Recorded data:

★ ★ ★

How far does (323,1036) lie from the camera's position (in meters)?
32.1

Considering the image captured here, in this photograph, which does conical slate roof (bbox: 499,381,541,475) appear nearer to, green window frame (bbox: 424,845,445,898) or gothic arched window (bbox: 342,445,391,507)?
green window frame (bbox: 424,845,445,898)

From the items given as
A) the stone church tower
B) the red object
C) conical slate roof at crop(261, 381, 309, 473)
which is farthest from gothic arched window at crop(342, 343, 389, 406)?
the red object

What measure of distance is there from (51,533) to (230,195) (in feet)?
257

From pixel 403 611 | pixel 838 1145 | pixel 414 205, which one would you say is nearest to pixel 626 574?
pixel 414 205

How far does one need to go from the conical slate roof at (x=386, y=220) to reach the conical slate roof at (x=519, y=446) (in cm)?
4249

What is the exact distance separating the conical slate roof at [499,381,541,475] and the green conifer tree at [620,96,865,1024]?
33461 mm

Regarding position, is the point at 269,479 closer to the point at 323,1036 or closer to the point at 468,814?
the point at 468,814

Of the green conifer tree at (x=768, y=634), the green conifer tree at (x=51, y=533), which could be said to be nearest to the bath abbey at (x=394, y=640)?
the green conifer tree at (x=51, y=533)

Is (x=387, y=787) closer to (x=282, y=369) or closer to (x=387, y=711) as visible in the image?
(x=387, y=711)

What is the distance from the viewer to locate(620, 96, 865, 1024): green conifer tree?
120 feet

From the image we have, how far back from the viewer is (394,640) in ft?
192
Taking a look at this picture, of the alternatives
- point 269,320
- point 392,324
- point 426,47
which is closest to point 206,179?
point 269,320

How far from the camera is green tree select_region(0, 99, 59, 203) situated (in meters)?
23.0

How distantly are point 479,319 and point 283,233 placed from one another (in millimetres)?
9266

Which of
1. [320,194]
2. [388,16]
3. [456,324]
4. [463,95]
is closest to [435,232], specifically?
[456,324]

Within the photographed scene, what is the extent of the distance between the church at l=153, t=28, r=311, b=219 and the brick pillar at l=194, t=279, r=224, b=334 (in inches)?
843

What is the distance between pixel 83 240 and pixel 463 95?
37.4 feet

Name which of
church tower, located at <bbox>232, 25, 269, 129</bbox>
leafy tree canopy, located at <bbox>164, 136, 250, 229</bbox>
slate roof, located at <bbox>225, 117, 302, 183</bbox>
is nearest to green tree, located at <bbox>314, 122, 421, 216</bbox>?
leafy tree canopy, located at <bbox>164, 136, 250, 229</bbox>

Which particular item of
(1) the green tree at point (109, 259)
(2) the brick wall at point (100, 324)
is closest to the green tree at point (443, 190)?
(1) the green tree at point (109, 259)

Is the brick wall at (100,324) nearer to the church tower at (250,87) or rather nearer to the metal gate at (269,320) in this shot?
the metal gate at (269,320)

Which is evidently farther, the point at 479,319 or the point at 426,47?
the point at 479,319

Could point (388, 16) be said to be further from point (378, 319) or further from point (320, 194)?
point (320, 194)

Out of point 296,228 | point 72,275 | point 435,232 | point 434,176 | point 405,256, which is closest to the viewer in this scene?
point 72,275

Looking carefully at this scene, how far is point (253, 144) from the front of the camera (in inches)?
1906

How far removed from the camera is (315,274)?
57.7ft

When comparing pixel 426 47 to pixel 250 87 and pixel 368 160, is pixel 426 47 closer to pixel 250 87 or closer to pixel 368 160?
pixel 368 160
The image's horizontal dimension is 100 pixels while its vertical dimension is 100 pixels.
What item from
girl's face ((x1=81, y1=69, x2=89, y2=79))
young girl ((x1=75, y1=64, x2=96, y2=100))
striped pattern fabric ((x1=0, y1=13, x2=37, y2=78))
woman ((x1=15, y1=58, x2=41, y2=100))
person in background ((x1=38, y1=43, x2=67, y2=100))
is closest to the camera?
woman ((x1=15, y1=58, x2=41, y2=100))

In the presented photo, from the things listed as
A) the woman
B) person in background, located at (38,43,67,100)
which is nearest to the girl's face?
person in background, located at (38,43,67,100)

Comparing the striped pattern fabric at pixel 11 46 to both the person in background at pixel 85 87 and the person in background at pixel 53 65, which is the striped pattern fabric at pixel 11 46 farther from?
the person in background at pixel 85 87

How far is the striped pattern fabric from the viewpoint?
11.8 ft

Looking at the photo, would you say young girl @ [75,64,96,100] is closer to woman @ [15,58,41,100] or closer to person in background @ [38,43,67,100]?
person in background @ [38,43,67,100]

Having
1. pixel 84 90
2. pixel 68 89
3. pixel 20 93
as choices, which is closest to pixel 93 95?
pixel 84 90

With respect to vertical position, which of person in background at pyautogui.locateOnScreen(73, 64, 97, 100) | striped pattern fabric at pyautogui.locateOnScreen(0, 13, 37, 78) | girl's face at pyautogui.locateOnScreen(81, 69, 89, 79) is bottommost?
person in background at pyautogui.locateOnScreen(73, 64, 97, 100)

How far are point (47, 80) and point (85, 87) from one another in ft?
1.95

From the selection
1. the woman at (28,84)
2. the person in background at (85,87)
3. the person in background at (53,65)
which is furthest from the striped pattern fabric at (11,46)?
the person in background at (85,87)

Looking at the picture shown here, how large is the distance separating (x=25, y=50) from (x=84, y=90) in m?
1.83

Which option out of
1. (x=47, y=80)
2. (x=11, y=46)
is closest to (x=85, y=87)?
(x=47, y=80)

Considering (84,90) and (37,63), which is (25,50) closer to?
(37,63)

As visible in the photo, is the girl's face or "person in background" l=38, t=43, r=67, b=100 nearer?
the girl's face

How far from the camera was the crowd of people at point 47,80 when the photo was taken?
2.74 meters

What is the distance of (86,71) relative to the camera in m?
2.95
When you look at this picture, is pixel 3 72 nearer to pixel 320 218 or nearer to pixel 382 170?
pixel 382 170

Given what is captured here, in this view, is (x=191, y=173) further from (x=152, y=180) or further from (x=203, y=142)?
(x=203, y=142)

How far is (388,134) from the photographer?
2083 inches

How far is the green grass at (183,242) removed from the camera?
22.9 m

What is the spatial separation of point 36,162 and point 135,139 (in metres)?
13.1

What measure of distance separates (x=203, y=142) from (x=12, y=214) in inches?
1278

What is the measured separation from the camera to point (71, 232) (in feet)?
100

★ ★ ★

◆ Set problem
Rewrite all of the records with "conical slate roof" renamed to "cone-shaped slate roof" wherever it occurs, keeping every other part of the lines unchanged.

◆ The completed task
How far does (323,1036) lie from the camera's position (in meters)?
32.1

Considering the image captured here, in this photograph, which does cone-shaped slate roof (bbox: 499,381,541,475) appear nearer to, green window frame (bbox: 424,845,445,898) or gothic arched window (bbox: 342,445,391,507)?
green window frame (bbox: 424,845,445,898)

From the items given as
A) the stone church tower
B) the red object
C) cone-shaped slate roof at crop(261, 381, 309, 473)
which is farthest from gothic arched window at crop(342, 343, 389, 406)?
the red object

What measure of distance is there from (51,533) to (230,195) (in feet)?
257

From pixel 403 611 | pixel 838 1145 | pixel 414 205, which one would you say is nearest to pixel 626 574?
pixel 414 205

How far does one need to go from the cone-shaped slate roof at (x=386, y=220) to reach the cone-shaped slate roof at (x=519, y=446) (in cm)?
4249

What is the exact distance separating the cone-shaped slate roof at [499,381,541,475] and the green conifer tree at [620,96,865,1024]?
33461 mm

Regarding position, is the point at 269,479 closer to the point at 323,1036 or closer to the point at 468,814?
the point at 468,814

Of the green conifer tree at (x=768, y=634), the green conifer tree at (x=51, y=533), which could be said to be nearest to the bath abbey at (x=394, y=640)?
the green conifer tree at (x=51, y=533)

Is (x=387, y=787) closer to (x=282, y=369) or closer to (x=387, y=711) as visible in the image?
(x=387, y=711)

What is the distance from the viewer to locate(620, 96, 865, 1024): green conifer tree?
120 feet

From the image we have, how far back from the viewer is (394,640) in ft?
192
Taking a look at this picture, of the alternatives
- point 269,320
- point 392,324
- point 426,47
which is closest to point 206,179?
point 269,320

How far from the camera is green tree select_region(0, 99, 59, 203) situated (in meters)?
23.0

How distantly are point 479,319 and point 283,233 placed from one another (in millimetres)?
9266

Which of
1. [320,194]
2. [388,16]
3. [456,324]
4. [463,95]
is closest to [435,232], specifically?
[456,324]

Within the photographed scene, what is the extent of the distance between the church at l=153, t=28, r=311, b=219 and the brick pillar at l=194, t=279, r=224, b=334 (in inches)?
843

What is the distance between pixel 83 240 and pixel 463 95?
37.4 feet

Name which of
church tower, located at <bbox>232, 25, 269, 129</bbox>
leafy tree canopy, located at <bbox>164, 136, 250, 229</bbox>
slate roof, located at <bbox>225, 117, 302, 183</bbox>
is nearest to green tree, located at <bbox>314, 122, 421, 216</bbox>?
leafy tree canopy, located at <bbox>164, 136, 250, 229</bbox>

Which particular item of
(1) the green tree at point (109, 259)
(2) the brick wall at point (100, 324)
is closest to the green tree at point (443, 190)?
(1) the green tree at point (109, 259)

Is the brick wall at (100,324) nearer to the church tower at (250,87) or rather nearer to the metal gate at (269,320) in this shot?
the metal gate at (269,320)

Which is evidently farther, the point at 479,319 or the point at 426,47?
the point at 479,319

Could point (388, 16) be said to be further from point (378, 319) or further from point (320, 194)?
point (320, 194)

Out of point 296,228 | point 72,275 | point 435,232 | point 434,176 | point 405,256, which is closest to the viewer in this scene?
point 72,275

Looking carefully at this scene, how far is point (253, 144) from the front of the camera (in inches)?
1906

How far removed from the camera is (315,274)?
57.7ft

When comparing pixel 426 47 to pixel 250 87 and pixel 368 160, is pixel 426 47 closer to pixel 250 87 or closer to pixel 368 160?
pixel 368 160
The image's horizontal dimension is 100 pixels while its vertical dimension is 100 pixels.
What item from
girl's face ((x1=81, y1=69, x2=89, y2=79))
young girl ((x1=75, y1=64, x2=96, y2=100))
striped pattern fabric ((x1=0, y1=13, x2=37, y2=78))
woman ((x1=15, y1=58, x2=41, y2=100))
person in background ((x1=38, y1=43, x2=67, y2=100))
is closest to the camera?
woman ((x1=15, y1=58, x2=41, y2=100))

In the presented photo, from the things listed as
A) the woman
B) person in background, located at (38,43,67,100)
which is nearest to the girl's face?
person in background, located at (38,43,67,100)

Comparing the striped pattern fabric at pixel 11 46 to both the person in background at pixel 85 87 and the person in background at pixel 53 65, which is the striped pattern fabric at pixel 11 46 farther from?
the person in background at pixel 85 87

How far is the striped pattern fabric from the viewpoint?
11.8 ft

Looking at the photo, would you say young girl @ [75,64,96,100] is closer to woman @ [15,58,41,100] or closer to person in background @ [38,43,67,100]?
person in background @ [38,43,67,100]

Having
1. pixel 84 90
2. pixel 68 89
3. pixel 20 93
as choices, which is closest to pixel 93 95?
pixel 84 90

With respect to vertical position, which of person in background at pyautogui.locateOnScreen(73, 64, 97, 100) | striped pattern fabric at pyautogui.locateOnScreen(0, 13, 37, 78) | girl's face at pyautogui.locateOnScreen(81, 69, 89, 79) is bottommost?
person in background at pyautogui.locateOnScreen(73, 64, 97, 100)

How far are point (47, 80) and point (85, 87) from one another in ft?
1.95

From the selection
1. the woman at (28,84)
2. the person in background at (85,87)
3. the person in background at (53,65)
which is furthest from the striped pattern fabric at (11,46)?
the person in background at (85,87)

Looking at the picture shown here, how large is the distance separating (x=25, y=50) from (x=84, y=90) in m?
1.83

Which option out of
1. (x=47, y=80)
2. (x=11, y=46)
is closest to (x=85, y=87)?
(x=47, y=80)

Considering (84,90) and (37,63), which is (25,50) closer to?
(37,63)

As visible in the photo, is the girl's face or "person in background" l=38, t=43, r=67, b=100 nearer?
the girl's face

How far from the camera was the crowd of people at point 47,80 when the photo was taken?
2.74 meters

What is the distance of (86,71) relative to the camera in m?
2.95
When you look at this picture, is pixel 3 72 nearer to pixel 320 218 or nearer to pixel 382 170?
pixel 382 170

Given what is captured here, in this view, is (x=191, y=173) further from (x=152, y=180) or further from (x=203, y=142)?
(x=203, y=142)

How far is (388,134) from the photographer?
2083 inches

How far is the green grass at (183,242) removed from the camera?
22.9 m

What is the spatial separation of point 36,162 and point 135,139 (in metres)?
13.1

What measure of distance separates (x=203, y=142) from (x=12, y=214) in inches?
1278

What is the measured separation from the camera to point (71, 232) (in feet)?
100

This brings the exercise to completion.